It would be hard to make an argument that Wal-Mart didn't adequately protect customers, employees, or the public at large in this incident: The only person who got hurt was the one who wanted to die.
That doesn't sound quite right.
Say I had a kid, and say that I am driving the kid someplace, but have failed to buckle him/her into the child safety seat. We get into an accident. The kid is uninjured.
My failure to take the appropriate measure to protect the kid from injury is still a negligence on my part, regardless of what happened next. Physical harm to the kid was a reasonably foreseeable consequence of my failure to act. Kid's lack of injury is just luck; I'm still responsible for having put him/her at risk.
Likewise, the fact that the woman chose to turn her newly bought gun on herself without trying it out on someone else first may be fortunate for the public at large. But the fact of that good fortune does not put paid to the question of whether WalMart was negligent in selling her the gun in the first place.
Would it be reasonable to expect Wal-Mart to make a list of every customer who has ever exhibited erratic behavior in the store, to maintain the list in perpetuity, and keep every person who works at the store aware of all the "undesirable" customers so they can make judgement calls as to whether or not to sell them firearms (or anything else that has potential for abuse)?
Exhibiting "erratic behavior" is one thing; getting hauled out in handcuffs after having attacked someone is another.
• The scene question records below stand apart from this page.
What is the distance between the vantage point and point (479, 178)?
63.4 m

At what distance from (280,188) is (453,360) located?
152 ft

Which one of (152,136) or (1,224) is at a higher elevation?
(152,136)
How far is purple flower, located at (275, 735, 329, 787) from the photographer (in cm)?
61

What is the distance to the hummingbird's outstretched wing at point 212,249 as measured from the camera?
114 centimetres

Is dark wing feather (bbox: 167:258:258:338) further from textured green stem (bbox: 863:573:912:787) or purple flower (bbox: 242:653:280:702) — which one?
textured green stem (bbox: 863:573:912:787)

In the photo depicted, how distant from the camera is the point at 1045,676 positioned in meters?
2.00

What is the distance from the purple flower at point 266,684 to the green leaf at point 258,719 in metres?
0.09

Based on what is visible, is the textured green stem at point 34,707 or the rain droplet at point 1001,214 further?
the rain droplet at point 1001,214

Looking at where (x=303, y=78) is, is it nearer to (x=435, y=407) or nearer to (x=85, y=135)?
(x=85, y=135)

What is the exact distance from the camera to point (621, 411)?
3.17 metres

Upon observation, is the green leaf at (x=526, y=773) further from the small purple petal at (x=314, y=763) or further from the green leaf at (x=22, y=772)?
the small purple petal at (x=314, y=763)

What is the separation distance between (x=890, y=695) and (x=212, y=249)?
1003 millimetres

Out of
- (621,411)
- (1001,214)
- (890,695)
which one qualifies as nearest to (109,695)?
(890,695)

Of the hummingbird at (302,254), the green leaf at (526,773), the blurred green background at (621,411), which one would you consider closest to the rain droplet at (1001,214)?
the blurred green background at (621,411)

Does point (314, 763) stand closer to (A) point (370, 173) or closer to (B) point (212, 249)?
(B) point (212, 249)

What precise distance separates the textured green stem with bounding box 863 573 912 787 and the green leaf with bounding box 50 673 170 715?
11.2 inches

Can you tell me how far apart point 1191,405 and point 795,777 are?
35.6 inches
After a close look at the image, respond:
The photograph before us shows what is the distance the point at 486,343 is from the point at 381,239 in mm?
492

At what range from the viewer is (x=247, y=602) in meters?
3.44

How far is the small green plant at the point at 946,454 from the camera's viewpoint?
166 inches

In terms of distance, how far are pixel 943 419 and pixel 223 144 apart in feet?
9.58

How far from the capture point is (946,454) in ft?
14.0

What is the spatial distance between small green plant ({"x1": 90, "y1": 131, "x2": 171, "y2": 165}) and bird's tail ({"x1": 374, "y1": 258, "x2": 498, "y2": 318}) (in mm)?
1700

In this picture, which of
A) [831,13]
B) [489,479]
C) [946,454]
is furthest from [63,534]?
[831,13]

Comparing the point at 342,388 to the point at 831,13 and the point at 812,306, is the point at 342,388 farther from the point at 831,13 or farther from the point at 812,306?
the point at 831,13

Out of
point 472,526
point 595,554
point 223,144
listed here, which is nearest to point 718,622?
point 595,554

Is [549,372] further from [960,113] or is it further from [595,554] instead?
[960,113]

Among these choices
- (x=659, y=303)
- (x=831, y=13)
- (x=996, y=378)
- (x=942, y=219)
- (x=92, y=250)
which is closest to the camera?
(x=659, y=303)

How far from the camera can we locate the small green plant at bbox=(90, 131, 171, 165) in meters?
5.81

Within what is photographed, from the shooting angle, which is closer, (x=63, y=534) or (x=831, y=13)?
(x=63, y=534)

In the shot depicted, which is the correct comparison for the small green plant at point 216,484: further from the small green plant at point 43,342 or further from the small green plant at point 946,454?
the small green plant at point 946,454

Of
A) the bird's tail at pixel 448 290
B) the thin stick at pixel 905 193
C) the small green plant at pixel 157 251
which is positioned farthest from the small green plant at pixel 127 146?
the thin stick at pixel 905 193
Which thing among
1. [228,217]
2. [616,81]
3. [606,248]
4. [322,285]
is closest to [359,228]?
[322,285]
Why would it be unreasonable to expect WalMart to keep a roster of people who had been arrested for committing violent acts on its property?
WalMart is not really comparable to your neighborhood bar. This is a company that uses high-tech tags to monitor its inventory and automatically put in orders whenever the supply of a given product drops below a certain number on the display shelves. How burdensome could it possibly be for WalMart to devote a tiny bit of its remarkable systematics to protect its workers and customers from the known-dangerous individuals that they have encountered and might encounter again?
The worker who sold the gun cannot be expected to have known any better. The organization that the employee was working for, however, did possess relevant knowledge about the customer, and was -- I argue -- responsible for what it did, or failed to do, with that knowledge.
Gun dealers use objective criteria in determining whether or not to process a sale. Getting into a fight in a Wal-Mart (or having a prescription for Thorazine or lithium) is not grounds for being disqualified from owning a gun. If Wal-Mart had made the necessary mental connections and used its discretion to decline the sale of that weapon, the woman could simply have gone to any other place that sells guns and bought one anyway. IOW she'd probably still be dead.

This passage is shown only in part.